Nous ne pouvons continuer d’ignorer que ces enfants, ces femmes, ces hommes essaient de sauver leur vie en échappant à la guerre, aux persécutions, aux crises économiques dramatiques, aux conséquences du réchauffement climatique dont, directement ou indirectement, elle porte la responsabilité. Si la première des priorités doit être de mettre un terme à cette tragédie en sauvant des vies, il s’agit aussi de redéfinir sa politique des visas respectant les droits de l’homme, de la femme et de l’enfant, être solidaire des pays méditerranéens de premier asile.
Une zone d’accueil et du vivre ensemble
La crise au Proche-Orient explique largement la situation. Les puissances dites occidentales, dont certains États européens, ont une large part de responsabilité dans la déstabilisation de cette région notamment via les guerres en Irak, en Afghanistan ou en Libye. Les États membres de l’Union européenne dont la France ne peuvent pas intervenir militairement sans se préoccuper du sort des populations civiles. Ni économiquement, exiger des plans d’austérité, mettre en place des traités de « libre-échange » avec les pays du pourtour de la Méditerranée sans se préoccuper des conséquences pour les populations. On ne peut faire l’impasse sur des siècles de politiques coloniales qui ont vidé le continent africain ou le Proche et Moyen-Orient de ses richesses, de la maîtrise de ses ressources, de la liberté de ses habitants sous des régimes autoritaires complices de cette prédation.
Les Européens doivent se rappeler leur histoire. Eux qui furent près de 50 millions à migrer vers d’autres continents entre 1850 et la Première guerre mondiale. L’aire méditerranéenne doit être une zone d’accueil et de vivre-ensemble. L’UE doit garantir une entrée sécurisée et légale à tous les réfugiés et migrants.
Parler politique ne peut pas être un supplément d’âme, et c’est moins l’histoire que la globalisation du monde d’aujourd’hui qui nous l’impose. Un monde de plus en plus mobile, dans lequel les échanges se multiplient : les échanges commerciaux mais aussi les échanges entre les êtres humains. Dans le monde globalisé, il faut pouvoir peser. Dans le monde multipolaire en marche, les solidarités méditerranéennes peuvent se révéler consistantes et efficaces face aux intérêts américains ou chinois.
La question n’est pas celle de la sortie de l’Europe, ni de la fermeture de ses frontières. Ce qui nous est posé par la violence et l’inhumanité de la crise internationale des migrations est de définir le rôle politique et économique de l’Europe au XXIe siècle, pour une paix mondiale et de nouvelles coopérations internationales. Mais l’Europe a peur. C’est un continent vieillissant qui a voulu dominer le monde pendant plus de cinq siècles. Aujourd’hui, ses dirigeants cherchent à préserver leurs intérêts, ou du moins ceux des multinationales qui ont leur siège social sur leurs territoires.
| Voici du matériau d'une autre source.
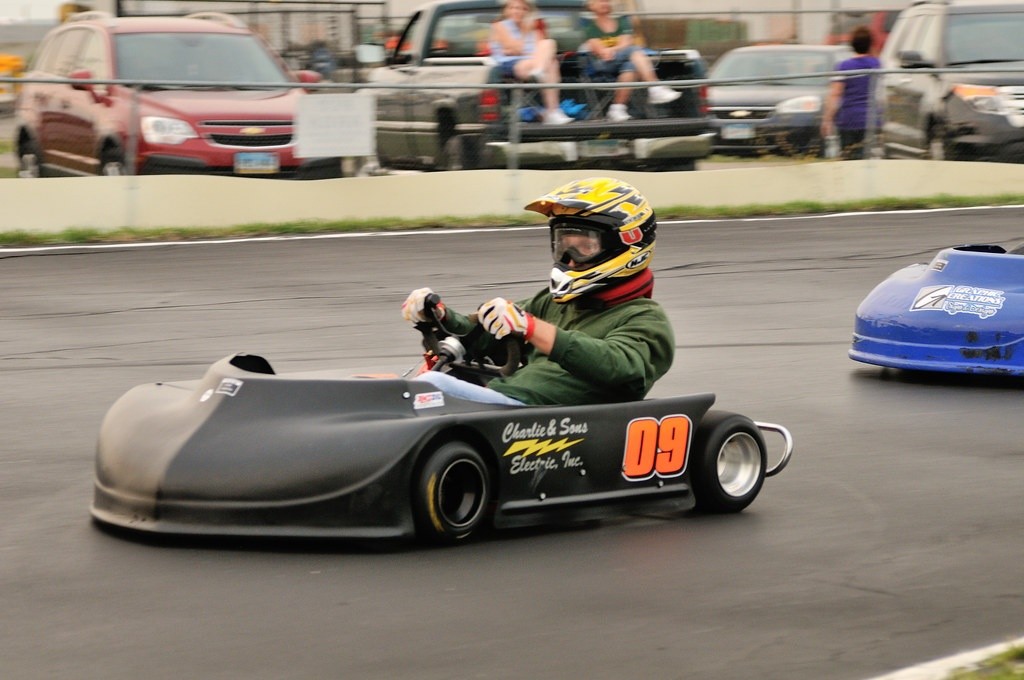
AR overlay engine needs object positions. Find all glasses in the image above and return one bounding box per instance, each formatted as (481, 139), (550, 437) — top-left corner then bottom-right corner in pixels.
(553, 222), (620, 265)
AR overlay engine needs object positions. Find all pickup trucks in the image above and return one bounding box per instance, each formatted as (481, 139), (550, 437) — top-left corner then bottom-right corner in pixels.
(355, 0), (714, 172)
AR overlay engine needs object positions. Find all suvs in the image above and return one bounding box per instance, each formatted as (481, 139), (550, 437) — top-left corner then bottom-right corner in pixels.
(12, 11), (323, 180)
(873, 1), (1023, 165)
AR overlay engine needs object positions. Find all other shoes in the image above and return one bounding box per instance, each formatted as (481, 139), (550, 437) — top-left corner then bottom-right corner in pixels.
(606, 104), (634, 122)
(648, 86), (682, 103)
(543, 108), (576, 125)
(529, 68), (546, 82)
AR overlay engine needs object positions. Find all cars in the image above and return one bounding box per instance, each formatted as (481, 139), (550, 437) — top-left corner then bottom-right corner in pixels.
(704, 45), (857, 156)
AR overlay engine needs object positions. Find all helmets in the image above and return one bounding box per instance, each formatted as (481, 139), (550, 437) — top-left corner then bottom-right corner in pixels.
(523, 177), (658, 304)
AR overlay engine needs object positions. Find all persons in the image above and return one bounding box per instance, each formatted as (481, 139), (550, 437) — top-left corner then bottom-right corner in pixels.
(578, 0), (683, 121)
(487, 1), (576, 127)
(822, 27), (887, 159)
(399, 176), (675, 404)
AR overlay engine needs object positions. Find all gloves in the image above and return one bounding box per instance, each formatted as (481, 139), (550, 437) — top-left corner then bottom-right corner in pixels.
(402, 287), (446, 324)
(477, 297), (535, 343)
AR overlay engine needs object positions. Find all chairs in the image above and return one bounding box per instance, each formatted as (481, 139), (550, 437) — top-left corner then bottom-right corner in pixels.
(487, 17), (560, 124)
(575, 14), (670, 121)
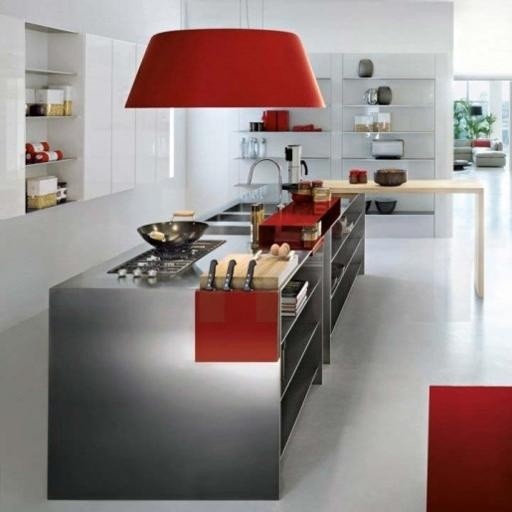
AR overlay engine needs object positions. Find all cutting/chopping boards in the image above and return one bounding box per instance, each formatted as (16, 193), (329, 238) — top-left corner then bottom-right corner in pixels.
(200, 253), (299, 289)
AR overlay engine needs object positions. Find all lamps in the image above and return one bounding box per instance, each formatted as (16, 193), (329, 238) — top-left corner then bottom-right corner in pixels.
(121, 1), (328, 113)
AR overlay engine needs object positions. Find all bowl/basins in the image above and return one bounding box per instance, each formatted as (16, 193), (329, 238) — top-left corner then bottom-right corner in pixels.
(373, 169), (408, 187)
(374, 200), (397, 215)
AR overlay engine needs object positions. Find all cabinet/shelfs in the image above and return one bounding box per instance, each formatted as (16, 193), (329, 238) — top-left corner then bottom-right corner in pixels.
(230, 75), (438, 221)
(281, 190), (365, 499)
(23, 20), (85, 217)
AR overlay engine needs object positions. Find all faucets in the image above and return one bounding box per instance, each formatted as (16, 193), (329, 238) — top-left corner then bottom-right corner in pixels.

Alors, il est temps d’inventer un nouveau monde, de nouvelles relations entre les pays de la planète basées non plus sur la domination et le rapport de forces mais sur le partenariat, le respect de l’autre et les besoins des populations.
Ces dernières années ont fait de la Méditerranée un cimetière, par l’intervention populaire, qu’elle devienne la mer de la vie et de la paix. Un espace en commun, d’échanges, de coopérations et de fraternité. Une mare pacis.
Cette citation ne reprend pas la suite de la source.